C’est peut-être une sensibilité nordique.
Je vous avoue : je ne sais pas.

Je me rappelle que dans Oslo 31 août, votre mixage sonore laissait de vrais moments de silence et de très forts instants musicaux. Comment expliquez-vous ce contraste auditif aussi marqué jusqu’à Thelma ?
Je pense que c’est aussi simple que ça : j’aime beaucoup les dynamiques. J’aime beaucoup combiner l’intime et l’étranger, le très silencieux et le très bruyant. Je pense que ça crée une belle oeuvre ! (Rires) C’est une règle générale, en particulier avec le son : construire ces sortes de vagues. Je fais des films pour le grand écran et dans une salle de cinéma, il n’y a rien de plus satisfaisant que d’être attrapé par un grand son puis ensuite, sentir le silence. Beaucoup d’artistes n’osent pas le faire parce qu’Hollywood nous dit de toujours garder les spectateurs attentifs avec le son : toujours de la musique, tout le temps. C’est de la connerie, ce n’est pas vrai. C’est tellement bien de le sentir avec le public durant un film. Je me rappelle de la première à Cannes de Louder Than Bombs : 3 000 personnes étaient complètement silencieuses à un moment. Je me suis dit «Whaou, toutes ces personnes sont en communion». C’est aussi ce que je ressens lorsque je vais au cinéma. Parler de la taille de l’écran, c’est une chose, mais c’est sentir la magnitude d’une émotion entre les gens dans une salle qui est la vraie expérience du cinéma. 

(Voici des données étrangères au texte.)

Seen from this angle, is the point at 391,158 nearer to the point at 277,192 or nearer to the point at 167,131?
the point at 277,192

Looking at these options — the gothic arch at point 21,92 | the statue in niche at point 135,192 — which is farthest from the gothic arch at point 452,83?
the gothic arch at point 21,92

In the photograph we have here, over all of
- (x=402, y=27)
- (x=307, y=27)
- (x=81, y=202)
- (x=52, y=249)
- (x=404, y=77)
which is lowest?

Vous aviez dit que lorsque vous étiez plus jeune, vous portiez des jeans noirs et écoutiez de la musique punk. Le punk est un genre toujours en mouvement : est-ce pour ça que vous tentez de vous renouveler dans chaque film ?
Je ne suis plus punk. À l’intérieur seulement, et dans mes films. Je viens aussi d’une époque qui a vu les débuts du hip-hop. J’étais un sous-punk, pas un vrai avec une iroquoise !

C’est cool aussi.
Ouais, mais Thomas Robsahm, mon producteur, était une légende du punk norvégienne. Il a dix ans de plus que moi et jouait dans un groupe. C’est assez cool. Bref. Mon idée esthétique, ce n’est pas le punk mais Stanley Kubrick. Ça reste mon problème dans la vie car Kubrick était un perfectionniste. Il avait besoin de gros budgets pour monter ses films. J’aime l’attitude du punk cependant : casser les règles comme dans le cinéma d’avant-garde, ne pas en rester aux vertus de votre art. C’est un défi constant, et pour cette raison, lorsqu’on me demande «pourquoi je fais un film surnaturel», je réponds «Évidemment, bien sûr, un film surnaturel». Je dois m’éloigner de ce qu’on appelle «le bon goût», m’amuser et expérimenter. Les artistes doivent avancer tout le temps.

Vous n’avez pas votre prochain film en tête ?
Je n’en ai pas le temps. Je viens à peine de finir Thelma et je dois encore réfléchir à ce que je ferai après.

images-1++ Thelma de Joachim Trier sort mercredi 22 novembre dans les salles.